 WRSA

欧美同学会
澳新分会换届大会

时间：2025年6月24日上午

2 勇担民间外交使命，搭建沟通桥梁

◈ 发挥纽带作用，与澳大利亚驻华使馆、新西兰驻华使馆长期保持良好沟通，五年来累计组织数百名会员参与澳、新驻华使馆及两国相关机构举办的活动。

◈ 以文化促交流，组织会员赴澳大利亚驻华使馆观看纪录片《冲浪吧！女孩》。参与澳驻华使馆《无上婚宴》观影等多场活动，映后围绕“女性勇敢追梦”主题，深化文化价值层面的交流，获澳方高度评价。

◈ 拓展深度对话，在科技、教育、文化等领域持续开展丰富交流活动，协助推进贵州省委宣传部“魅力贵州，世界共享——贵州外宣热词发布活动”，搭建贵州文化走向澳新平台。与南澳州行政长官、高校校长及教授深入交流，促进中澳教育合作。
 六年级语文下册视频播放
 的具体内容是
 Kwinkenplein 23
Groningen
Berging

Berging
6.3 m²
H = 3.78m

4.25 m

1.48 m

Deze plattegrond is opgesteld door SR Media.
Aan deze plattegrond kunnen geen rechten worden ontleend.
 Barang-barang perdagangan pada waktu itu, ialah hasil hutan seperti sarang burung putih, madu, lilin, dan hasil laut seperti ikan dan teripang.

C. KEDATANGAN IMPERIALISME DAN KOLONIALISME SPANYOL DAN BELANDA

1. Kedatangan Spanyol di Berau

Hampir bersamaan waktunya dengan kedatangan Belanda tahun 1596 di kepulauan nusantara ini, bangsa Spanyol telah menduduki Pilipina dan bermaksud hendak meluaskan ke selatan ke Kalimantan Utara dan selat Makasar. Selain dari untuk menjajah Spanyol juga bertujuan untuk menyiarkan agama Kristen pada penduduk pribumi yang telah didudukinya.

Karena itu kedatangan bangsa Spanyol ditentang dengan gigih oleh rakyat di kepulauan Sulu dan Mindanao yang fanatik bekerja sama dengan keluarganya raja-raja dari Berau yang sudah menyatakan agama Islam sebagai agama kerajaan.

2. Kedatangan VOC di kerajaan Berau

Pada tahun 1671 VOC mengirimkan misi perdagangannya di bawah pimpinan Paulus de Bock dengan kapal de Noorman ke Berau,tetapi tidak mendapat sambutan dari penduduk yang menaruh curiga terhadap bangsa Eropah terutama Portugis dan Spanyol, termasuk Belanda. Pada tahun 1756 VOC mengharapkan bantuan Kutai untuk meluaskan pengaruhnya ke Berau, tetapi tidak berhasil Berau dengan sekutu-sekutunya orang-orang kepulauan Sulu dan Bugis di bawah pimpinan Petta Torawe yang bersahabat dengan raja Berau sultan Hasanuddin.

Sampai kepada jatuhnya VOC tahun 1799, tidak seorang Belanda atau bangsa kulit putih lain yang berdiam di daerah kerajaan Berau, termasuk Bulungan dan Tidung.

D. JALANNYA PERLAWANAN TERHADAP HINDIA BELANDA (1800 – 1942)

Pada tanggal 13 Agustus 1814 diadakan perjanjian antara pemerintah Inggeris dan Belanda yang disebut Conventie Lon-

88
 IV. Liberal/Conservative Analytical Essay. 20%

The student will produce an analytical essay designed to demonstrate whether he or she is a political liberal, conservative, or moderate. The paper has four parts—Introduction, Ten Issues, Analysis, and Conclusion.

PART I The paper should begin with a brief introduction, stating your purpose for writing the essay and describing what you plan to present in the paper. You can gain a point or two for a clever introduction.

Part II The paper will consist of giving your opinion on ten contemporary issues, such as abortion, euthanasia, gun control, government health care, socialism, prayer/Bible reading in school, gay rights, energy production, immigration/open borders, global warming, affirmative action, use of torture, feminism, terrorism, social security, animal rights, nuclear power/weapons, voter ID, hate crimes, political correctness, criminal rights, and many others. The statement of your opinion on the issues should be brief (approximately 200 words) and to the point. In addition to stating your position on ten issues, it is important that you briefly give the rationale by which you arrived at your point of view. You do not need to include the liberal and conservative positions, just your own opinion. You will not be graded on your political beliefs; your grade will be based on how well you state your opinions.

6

#####

## YOUR INSTRUCTIONS
Only a number is expected here: how many lines of the records above contain "kerajaan".

## TASK ANSWER
3